Write out exactly the lines from the one with "What is the extent" through the last line. Pictures stay out.

#### Data in this exercise

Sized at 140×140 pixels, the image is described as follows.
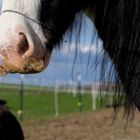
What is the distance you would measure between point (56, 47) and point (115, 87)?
1.25 feet

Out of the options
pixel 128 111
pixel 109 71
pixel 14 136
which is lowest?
pixel 14 136

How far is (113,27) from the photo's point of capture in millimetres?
2596

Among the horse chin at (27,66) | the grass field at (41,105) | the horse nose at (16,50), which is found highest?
the horse nose at (16,50)

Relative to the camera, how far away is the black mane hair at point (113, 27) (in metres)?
2.49

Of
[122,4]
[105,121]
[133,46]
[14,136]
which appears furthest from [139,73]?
[105,121]

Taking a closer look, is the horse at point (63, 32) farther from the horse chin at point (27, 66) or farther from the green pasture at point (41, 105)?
the green pasture at point (41, 105)

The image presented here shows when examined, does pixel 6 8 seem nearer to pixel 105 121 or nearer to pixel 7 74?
pixel 7 74

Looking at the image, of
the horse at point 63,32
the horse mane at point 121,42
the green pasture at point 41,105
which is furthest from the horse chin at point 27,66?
the green pasture at point 41,105

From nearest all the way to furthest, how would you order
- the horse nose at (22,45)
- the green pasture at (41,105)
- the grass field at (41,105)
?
the horse nose at (22,45) < the green pasture at (41,105) < the grass field at (41,105)

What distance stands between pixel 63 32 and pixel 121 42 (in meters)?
0.28

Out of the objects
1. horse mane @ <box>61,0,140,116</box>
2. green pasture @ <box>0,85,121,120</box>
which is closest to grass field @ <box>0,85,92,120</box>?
green pasture @ <box>0,85,121,120</box>

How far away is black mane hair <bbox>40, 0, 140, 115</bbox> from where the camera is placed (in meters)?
2.49

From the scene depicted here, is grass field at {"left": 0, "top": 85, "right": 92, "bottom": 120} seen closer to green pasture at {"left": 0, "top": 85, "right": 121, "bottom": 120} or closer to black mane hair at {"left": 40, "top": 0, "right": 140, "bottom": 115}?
green pasture at {"left": 0, "top": 85, "right": 121, "bottom": 120}

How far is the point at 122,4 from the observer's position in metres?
2.52
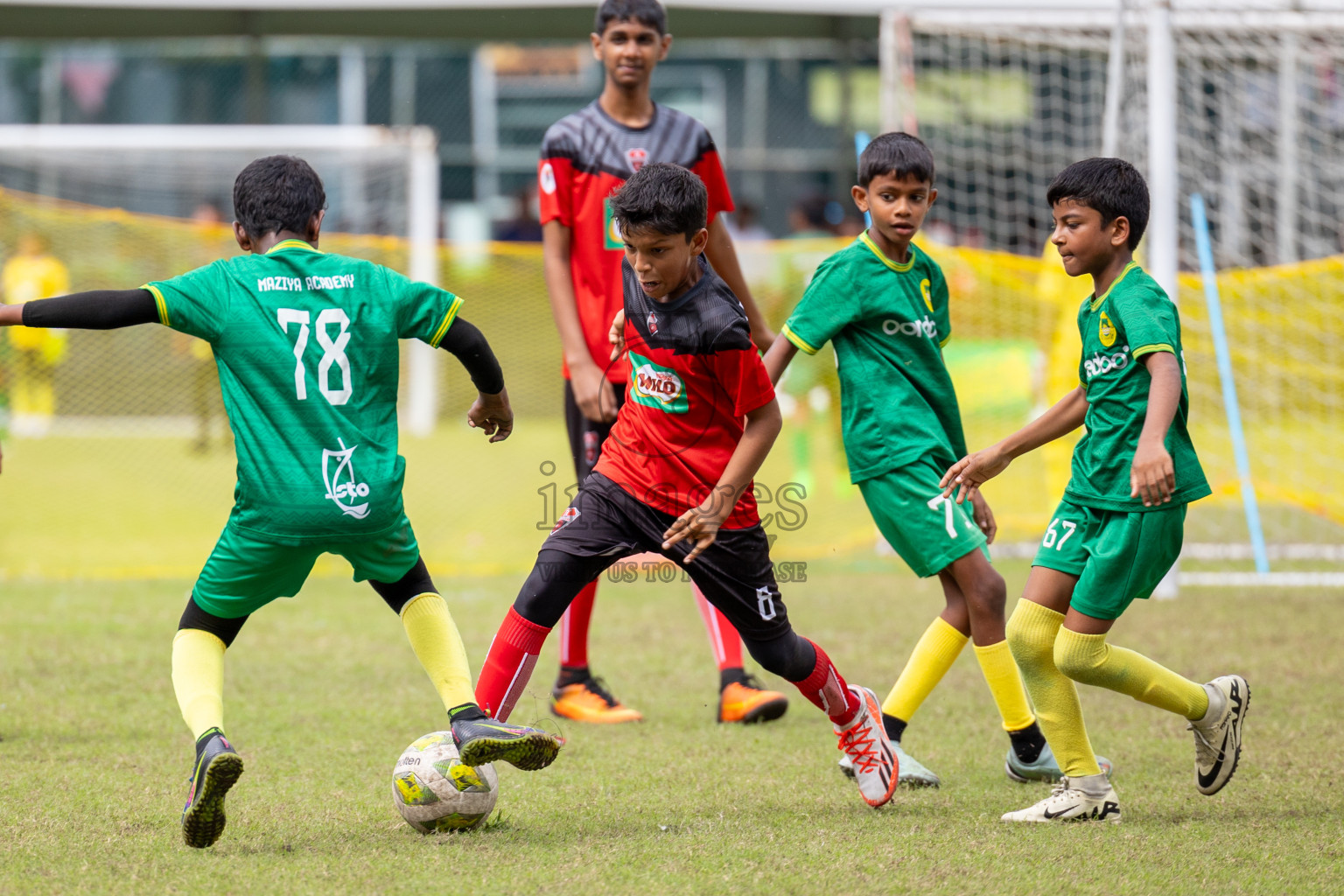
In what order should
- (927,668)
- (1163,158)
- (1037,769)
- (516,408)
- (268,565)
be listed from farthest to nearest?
(516,408)
(1163,158)
(927,668)
(1037,769)
(268,565)

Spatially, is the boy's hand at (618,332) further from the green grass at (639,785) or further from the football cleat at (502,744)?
the green grass at (639,785)

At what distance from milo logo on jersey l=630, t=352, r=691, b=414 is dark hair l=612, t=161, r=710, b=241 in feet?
1.15

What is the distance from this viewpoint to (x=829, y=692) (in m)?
3.61

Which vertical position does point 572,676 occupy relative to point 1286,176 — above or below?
below

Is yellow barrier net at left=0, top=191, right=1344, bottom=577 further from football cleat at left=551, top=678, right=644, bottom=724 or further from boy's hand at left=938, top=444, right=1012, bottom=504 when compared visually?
boy's hand at left=938, top=444, right=1012, bottom=504

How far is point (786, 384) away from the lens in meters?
11.1

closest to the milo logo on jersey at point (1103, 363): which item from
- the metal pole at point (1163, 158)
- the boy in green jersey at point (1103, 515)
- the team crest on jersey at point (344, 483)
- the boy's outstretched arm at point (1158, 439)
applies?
the boy in green jersey at point (1103, 515)

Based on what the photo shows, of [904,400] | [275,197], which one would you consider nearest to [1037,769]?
[904,400]

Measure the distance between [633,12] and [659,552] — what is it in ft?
6.82

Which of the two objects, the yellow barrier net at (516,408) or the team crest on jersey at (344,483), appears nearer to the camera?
the team crest on jersey at (344,483)

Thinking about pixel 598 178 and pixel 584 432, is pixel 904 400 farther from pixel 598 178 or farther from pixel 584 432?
pixel 598 178

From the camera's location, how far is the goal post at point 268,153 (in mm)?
13430

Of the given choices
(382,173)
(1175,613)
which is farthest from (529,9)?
(1175,613)

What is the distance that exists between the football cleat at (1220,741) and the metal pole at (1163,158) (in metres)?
3.36
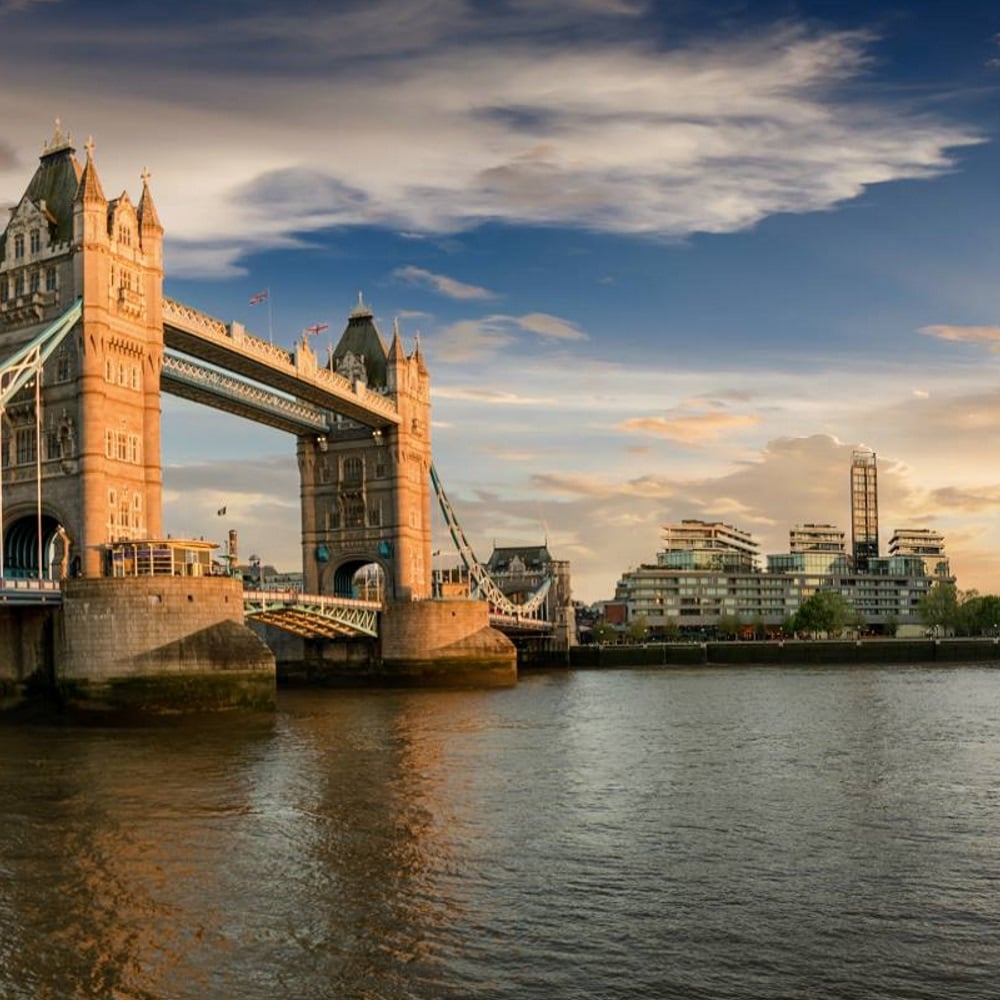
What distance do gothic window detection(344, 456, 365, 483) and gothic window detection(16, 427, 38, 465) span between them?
32825 millimetres

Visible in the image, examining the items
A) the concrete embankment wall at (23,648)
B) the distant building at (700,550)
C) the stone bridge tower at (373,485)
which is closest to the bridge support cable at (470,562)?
the stone bridge tower at (373,485)

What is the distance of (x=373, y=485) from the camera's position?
8506 centimetres

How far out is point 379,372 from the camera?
3398 inches

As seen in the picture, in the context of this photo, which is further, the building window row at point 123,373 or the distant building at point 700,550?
the distant building at point 700,550

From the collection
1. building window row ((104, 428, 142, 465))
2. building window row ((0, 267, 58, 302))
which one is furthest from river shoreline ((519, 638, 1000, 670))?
building window row ((0, 267, 58, 302))

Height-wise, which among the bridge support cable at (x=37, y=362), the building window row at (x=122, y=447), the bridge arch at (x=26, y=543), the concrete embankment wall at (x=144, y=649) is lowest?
the concrete embankment wall at (x=144, y=649)

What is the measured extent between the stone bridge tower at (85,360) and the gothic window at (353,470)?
1211 inches

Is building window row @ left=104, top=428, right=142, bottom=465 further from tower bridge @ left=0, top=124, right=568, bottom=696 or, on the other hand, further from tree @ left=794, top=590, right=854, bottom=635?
tree @ left=794, top=590, right=854, bottom=635

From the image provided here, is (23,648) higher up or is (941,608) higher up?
(23,648)

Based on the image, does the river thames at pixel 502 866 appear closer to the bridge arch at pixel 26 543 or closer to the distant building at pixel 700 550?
the bridge arch at pixel 26 543

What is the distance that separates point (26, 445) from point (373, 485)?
32.9m

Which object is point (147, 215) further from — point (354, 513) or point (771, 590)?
point (771, 590)

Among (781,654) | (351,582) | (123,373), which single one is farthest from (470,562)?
(123,373)

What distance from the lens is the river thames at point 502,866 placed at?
588 inches
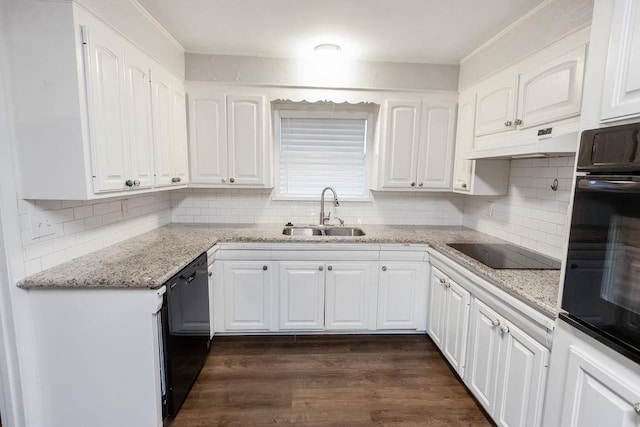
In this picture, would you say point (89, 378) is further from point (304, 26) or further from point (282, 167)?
point (304, 26)

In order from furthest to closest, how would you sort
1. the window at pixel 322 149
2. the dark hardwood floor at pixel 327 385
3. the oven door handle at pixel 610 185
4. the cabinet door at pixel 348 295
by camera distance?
the window at pixel 322 149
the cabinet door at pixel 348 295
the dark hardwood floor at pixel 327 385
the oven door handle at pixel 610 185

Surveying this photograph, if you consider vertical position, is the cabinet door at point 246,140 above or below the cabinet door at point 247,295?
above

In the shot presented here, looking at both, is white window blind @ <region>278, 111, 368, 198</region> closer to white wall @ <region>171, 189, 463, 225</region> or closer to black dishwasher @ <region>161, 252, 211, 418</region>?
white wall @ <region>171, 189, 463, 225</region>

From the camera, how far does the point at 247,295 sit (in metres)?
2.52

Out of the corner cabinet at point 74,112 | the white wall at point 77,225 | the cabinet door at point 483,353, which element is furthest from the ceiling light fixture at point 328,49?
the cabinet door at point 483,353

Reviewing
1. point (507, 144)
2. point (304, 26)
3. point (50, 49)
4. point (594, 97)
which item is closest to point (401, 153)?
point (507, 144)

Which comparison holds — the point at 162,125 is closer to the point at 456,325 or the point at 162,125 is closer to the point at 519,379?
the point at 456,325

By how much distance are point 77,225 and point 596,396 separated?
258cm

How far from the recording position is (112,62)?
164 centimetres

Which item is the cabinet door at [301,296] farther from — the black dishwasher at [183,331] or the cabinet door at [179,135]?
the cabinet door at [179,135]

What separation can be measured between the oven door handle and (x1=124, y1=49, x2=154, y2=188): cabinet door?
2210mm

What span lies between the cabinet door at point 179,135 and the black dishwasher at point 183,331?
830 millimetres

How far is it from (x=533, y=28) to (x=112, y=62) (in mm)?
2518

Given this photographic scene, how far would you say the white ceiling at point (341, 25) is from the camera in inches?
74.4
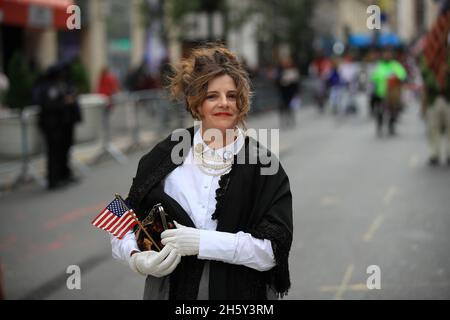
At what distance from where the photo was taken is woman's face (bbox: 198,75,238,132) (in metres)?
2.83

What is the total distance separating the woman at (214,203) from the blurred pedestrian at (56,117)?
28.1 feet

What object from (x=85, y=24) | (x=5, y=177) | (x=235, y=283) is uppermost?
(x=85, y=24)

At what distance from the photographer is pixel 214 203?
2.82 metres

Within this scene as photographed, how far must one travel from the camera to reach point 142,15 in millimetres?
25672

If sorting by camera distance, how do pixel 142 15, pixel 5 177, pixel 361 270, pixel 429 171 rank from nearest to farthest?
pixel 361 270, pixel 429 171, pixel 5 177, pixel 142 15

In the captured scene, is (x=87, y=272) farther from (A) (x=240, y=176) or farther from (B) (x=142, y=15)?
(B) (x=142, y=15)

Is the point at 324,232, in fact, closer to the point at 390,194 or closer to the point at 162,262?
the point at 390,194

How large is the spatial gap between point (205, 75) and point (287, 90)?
17.6 metres

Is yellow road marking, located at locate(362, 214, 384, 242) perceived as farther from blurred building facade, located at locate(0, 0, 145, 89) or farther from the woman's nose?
blurred building facade, located at locate(0, 0, 145, 89)

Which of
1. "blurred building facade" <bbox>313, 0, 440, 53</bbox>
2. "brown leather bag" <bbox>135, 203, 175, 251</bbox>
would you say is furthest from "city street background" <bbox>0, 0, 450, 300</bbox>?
"blurred building facade" <bbox>313, 0, 440, 53</bbox>

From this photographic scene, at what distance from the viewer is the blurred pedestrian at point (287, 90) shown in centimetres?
2011

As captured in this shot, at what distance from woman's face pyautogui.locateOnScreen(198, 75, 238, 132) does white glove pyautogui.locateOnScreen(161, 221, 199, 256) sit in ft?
1.36

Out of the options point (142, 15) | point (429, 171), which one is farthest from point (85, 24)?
point (429, 171)

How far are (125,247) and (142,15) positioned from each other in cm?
2349
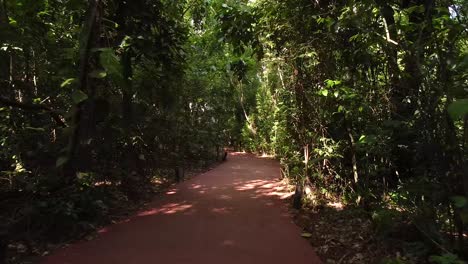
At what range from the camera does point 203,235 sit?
Result: 606 cm

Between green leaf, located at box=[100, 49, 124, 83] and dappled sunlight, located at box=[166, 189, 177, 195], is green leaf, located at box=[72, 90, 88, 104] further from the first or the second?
dappled sunlight, located at box=[166, 189, 177, 195]

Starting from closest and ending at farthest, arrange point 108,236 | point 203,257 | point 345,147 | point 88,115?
point 88,115 < point 203,257 < point 108,236 < point 345,147

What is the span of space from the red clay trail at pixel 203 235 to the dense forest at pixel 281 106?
2.01 ft

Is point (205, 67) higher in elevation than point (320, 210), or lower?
higher

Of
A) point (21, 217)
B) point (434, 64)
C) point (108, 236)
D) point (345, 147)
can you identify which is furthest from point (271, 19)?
point (21, 217)

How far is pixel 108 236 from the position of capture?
609 centimetres

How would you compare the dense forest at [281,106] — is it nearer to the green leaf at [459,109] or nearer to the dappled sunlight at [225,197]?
the green leaf at [459,109]

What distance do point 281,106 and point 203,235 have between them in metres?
3.34

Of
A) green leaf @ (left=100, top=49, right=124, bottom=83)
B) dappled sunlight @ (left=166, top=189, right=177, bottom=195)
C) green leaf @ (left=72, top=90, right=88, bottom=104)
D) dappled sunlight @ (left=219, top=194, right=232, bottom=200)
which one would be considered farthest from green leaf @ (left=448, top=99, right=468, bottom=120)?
dappled sunlight @ (left=166, top=189, right=177, bottom=195)

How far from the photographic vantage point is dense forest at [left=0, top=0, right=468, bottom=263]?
3355 mm

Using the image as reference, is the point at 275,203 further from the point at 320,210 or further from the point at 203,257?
the point at 203,257

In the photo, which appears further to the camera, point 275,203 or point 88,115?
point 275,203

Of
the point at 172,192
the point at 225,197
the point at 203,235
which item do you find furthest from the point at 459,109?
the point at 172,192

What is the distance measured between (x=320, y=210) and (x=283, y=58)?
2.91 meters
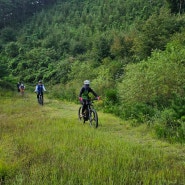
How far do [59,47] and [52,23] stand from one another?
15949 millimetres

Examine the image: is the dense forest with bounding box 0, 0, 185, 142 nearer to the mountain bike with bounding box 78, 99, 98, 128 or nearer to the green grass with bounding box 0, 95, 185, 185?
the mountain bike with bounding box 78, 99, 98, 128

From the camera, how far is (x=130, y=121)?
36.3 ft

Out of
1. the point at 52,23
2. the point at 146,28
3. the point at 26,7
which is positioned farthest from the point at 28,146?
the point at 26,7

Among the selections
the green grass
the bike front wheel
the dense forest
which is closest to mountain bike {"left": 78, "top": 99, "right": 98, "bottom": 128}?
the bike front wheel

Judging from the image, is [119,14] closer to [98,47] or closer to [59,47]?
[59,47]

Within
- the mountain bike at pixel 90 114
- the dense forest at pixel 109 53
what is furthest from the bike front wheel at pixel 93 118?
the dense forest at pixel 109 53

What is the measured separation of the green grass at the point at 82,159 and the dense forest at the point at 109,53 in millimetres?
1980

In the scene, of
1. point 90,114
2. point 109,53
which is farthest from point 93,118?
point 109,53

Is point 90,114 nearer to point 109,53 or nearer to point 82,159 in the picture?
point 82,159

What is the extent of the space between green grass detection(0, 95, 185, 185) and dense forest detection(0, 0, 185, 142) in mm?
1980

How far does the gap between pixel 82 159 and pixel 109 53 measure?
27.9 metres

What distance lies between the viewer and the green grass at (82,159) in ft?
16.3

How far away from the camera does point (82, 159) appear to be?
5.92m

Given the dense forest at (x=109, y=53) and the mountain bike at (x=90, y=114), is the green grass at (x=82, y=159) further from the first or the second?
the dense forest at (x=109, y=53)
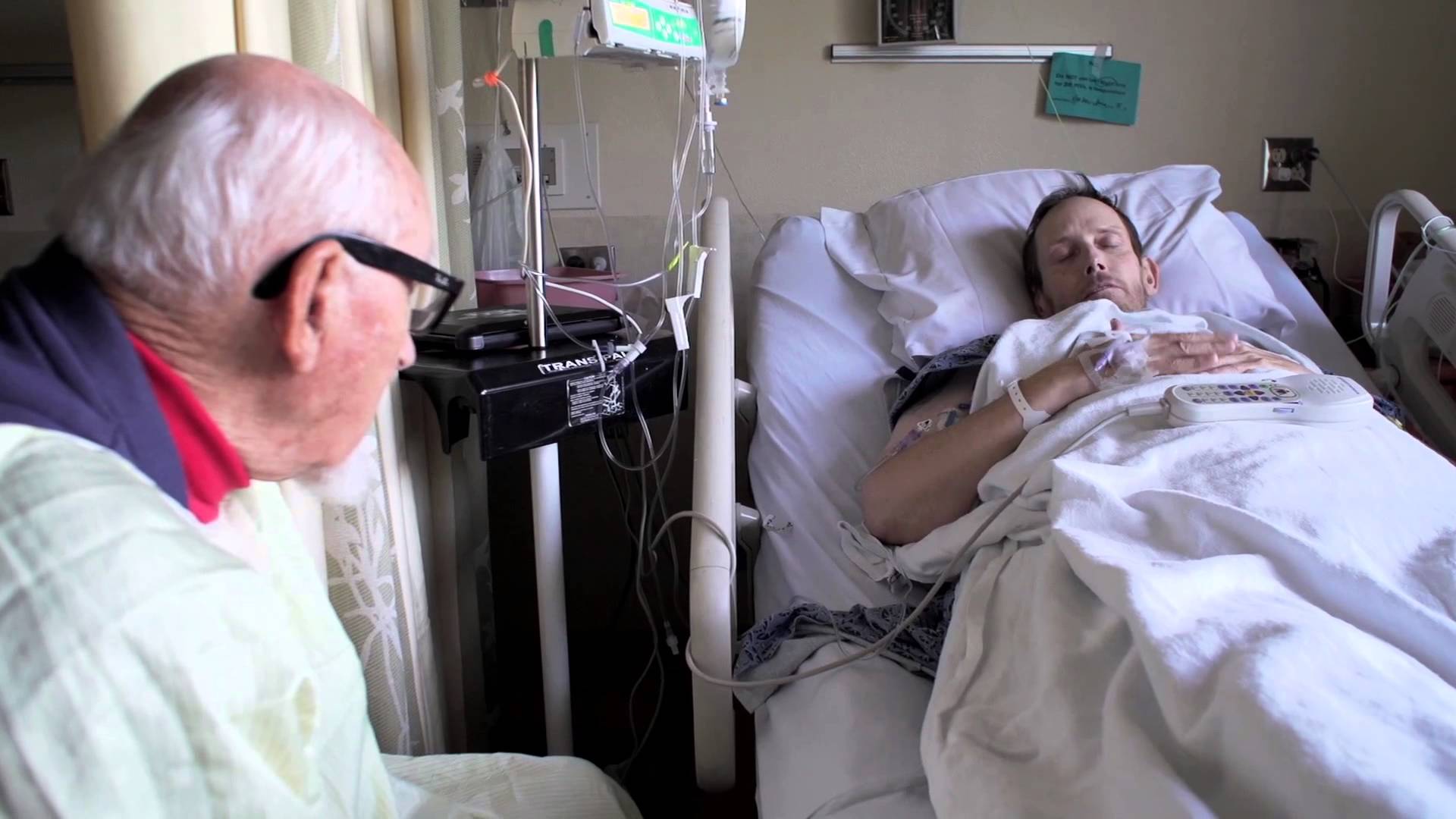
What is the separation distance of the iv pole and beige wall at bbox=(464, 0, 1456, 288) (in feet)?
2.19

########

*Right answer*:
What is the extent of the space between green grass detection(0, 95, 185, 185) and dense forest detection(0, 0, 185, 142) in mm?
1980

How far does the gap between pixel 82 159 and pixel 109 53 measure?
27.9 metres

What distance lies between the viewer and the green grass at (82,159) in ft?
16.3

How far away from the camera does point (82, 159) appear to be?
5.92m

Given the dense forest at (x=109, y=53) and the mountain bike at (x=90, y=114), is the green grass at (x=82, y=159) further from the first or the second?
the dense forest at (x=109, y=53)
What is the separation distance of the iv pole and beige wall at bbox=(464, 0, 1456, 288) (in feet)?
2.19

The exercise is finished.